Il décroche un premier contrat dans un café-théâtre puis dans des petits cabarets sous le nom de scène Jean Berry. Les spectateurs aiment l’entendre improviser sur des thèmes donnés par la salle. Sa renommée vient aux oreilles de Xavier Privas, surnommé le Prince des chansonniers, qui veut faire sa connaissance. Il est conquis. Ils deviennent amis.
Outre Xavier Privas, il côtoie les “vedettes” de la chanson montmartroise comme Aristide Bruant, René Dorin, Frehel, Vincent Scotto et rencontre le succès avec ses chansons berrichonnes. Il est engagé au Chat noir, au Moulin de la Galette, au Lapin Agile, au Caveau de la République, Chez Bruant, et dans les théâtres de variétés.
À cette époque Alfred Mallet/Jean Berry réalise une autre ambition : il devient Jacques Martel et fonde une revue littéraire et musicale, “Le Flambeau” dont le premier numéro paraît le 8 mai 1914. Xavier Privas soutient son projet.

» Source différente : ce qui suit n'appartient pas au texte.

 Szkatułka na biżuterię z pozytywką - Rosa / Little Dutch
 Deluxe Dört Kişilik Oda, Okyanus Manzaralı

Malheureusement, le 1er août 1914, la guerre est déclarée. Jacques Martel est affecté à l'intendance à Bourges à cause de sa santé fragile. Il compose des poèmes patriotiques qui seront publiés dans “Les Larmes rouges”.

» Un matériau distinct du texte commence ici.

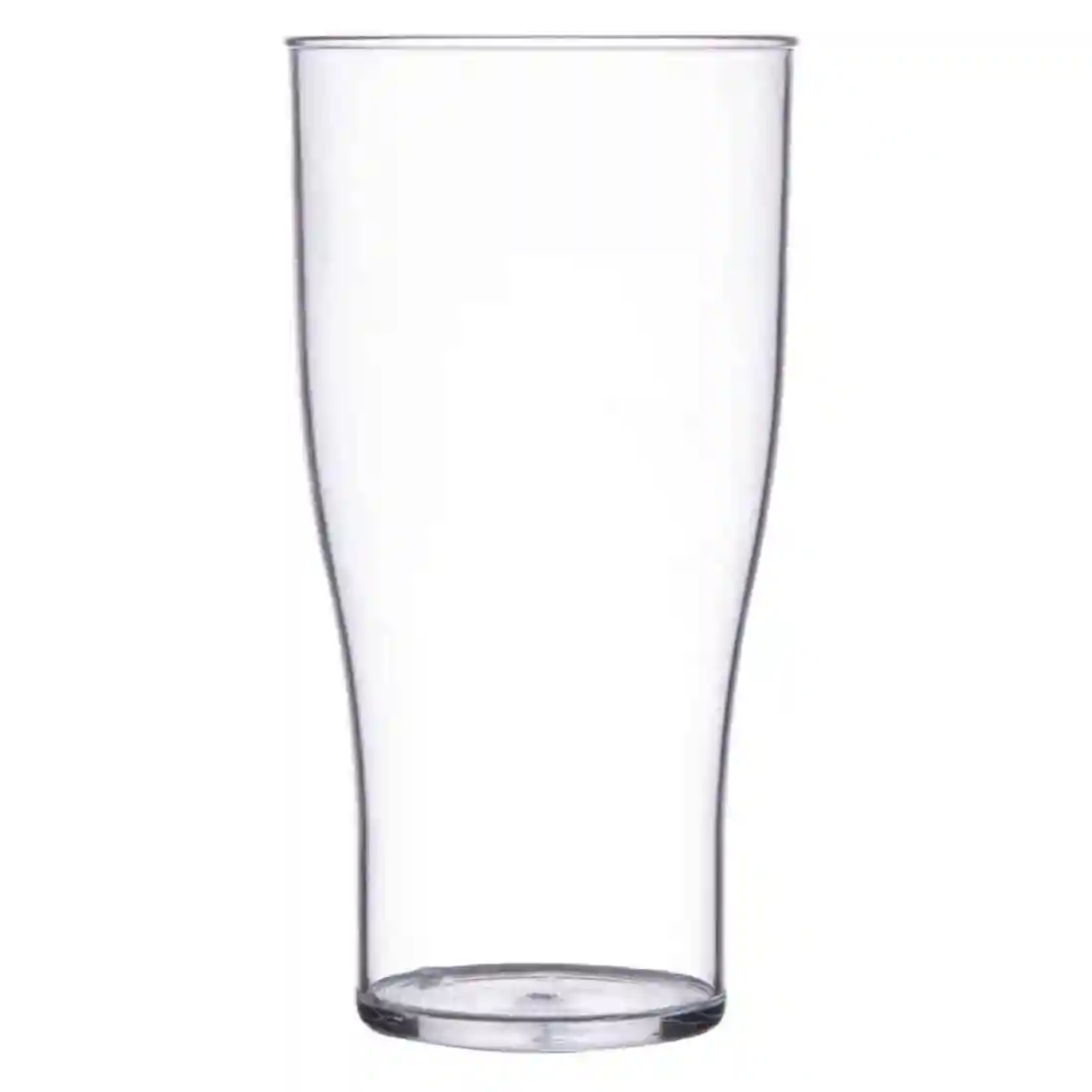 Polystyrene Beer Glasses 570ml CE Marked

La guerre terminée, Jacques Martel revient à Paris, arrête le métier de tailleur. et fonde les “Éditions artistiques du Flambeau”, à Saint-Mandé.
Dans la nuit du 7 au 8 août 1922, un incendie ravage les locaux de saint Mandé, détruisant dix mille exemplaires du Flambeau, des volumes imprimés et des milliers de chansons. Son fidèle ami, Xavier Privas lance une souscription avec l’aide des chansonniers parisiens qui organisent un spectacle de soutien. Grâce à cette solidarité des artistes, les éditions du Flambeau renaissent.

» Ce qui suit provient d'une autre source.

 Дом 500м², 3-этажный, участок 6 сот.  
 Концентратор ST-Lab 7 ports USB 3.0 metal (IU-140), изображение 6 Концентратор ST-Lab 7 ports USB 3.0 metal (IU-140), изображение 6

Le Petit Casino, Le Chat Noir, le Lapin Agile, le Moulin de la Galette, le Caveau de la République, le Moulin de la Chanson et d’autres cabarets continuent à engager Jacques Martel. Il se produit à Paris et, sa renommée le conduit dans les casinos à la mode, Deauville, Vittel, Lyon, Genève, Lausanne et, Bruxelles.
Jacques Martel crée aussi une émission de radio “Le Quart d'heure berrichon”, il enregistre chez Polydor, de nombreux disques de poèmes et chansons tout en écrivant dans Le Flambeau. En 1927 il est promu “officier des Beaux-Arts”, puis il est fait chevalier de la Légion d’honneur le 1er août 1936.
Il revient définitivement à Léré avec sa famille en 1939 avec la deuxième guerre mondiale. Léré devient le siège des éditions du Flambeau, et Jacques Martel, toujours chansonnier et homme de scène se produit encore et participe à des galas pour les soldats prisonniers.
En 1941, il est hospitalisé à Cosne pour un cancer de l'estomac. Il décède le 30 décembre 1941, à l'âge de soixante-quatre ans. La foule se presse à ses funérailles au cimetière de Léré, le 2 janvier 1942.
Jacques Martel a enregistré des disques et publié de nombreux recueils en français et en parler berrichon. Il est l’auteur de plusieurs pièces de théâtre. Des cartes postales affichant ses quatrains sont éditées. Il est aussi le parolier de deux grands succès de la chanson d'avant-guerre : “Je n'ai qu'une maman” et “La Madone aux fleurs”, interprétées par Berthe Sylva et Rina Ketty.
Ses œuvres n’ont malheureusement pas été rééditées, mais on trouve assez facilement ses recueils chez les bouquinistes. Et plusieurs pages lui sont consacrées dans “Les chansonniers du Berry - deuxième époque”, 1986. Christian Pirot. Pages. 52 à 86.
> Titres de quelques recueils de Jacques Martel. Ene rude attelée. Devant les landiers. Allumons le falot. Le restant de la potée. La maison sous l’orage. La Poêlée. Les larmes rouges. À coups d’van. Le Pays. Chansons du vent de Loire. Chansons de mon clocher. Chansons du vieux Berry. Chansons de la terre natale.
> Théâtre. Les gendres du père Michot, Mademoiselle de Blanchaume, L'appel du clocher, La princesse Eudoline.
> Sources. Florilège de Jacques Martel par Jean Mellot. Les chansonniers du Berry - deuxième époque, par Christian Pirot. Éditions Christian Pirot 1986. Isaure Leloup, Le Berry Républicain du 21 octobre 2016.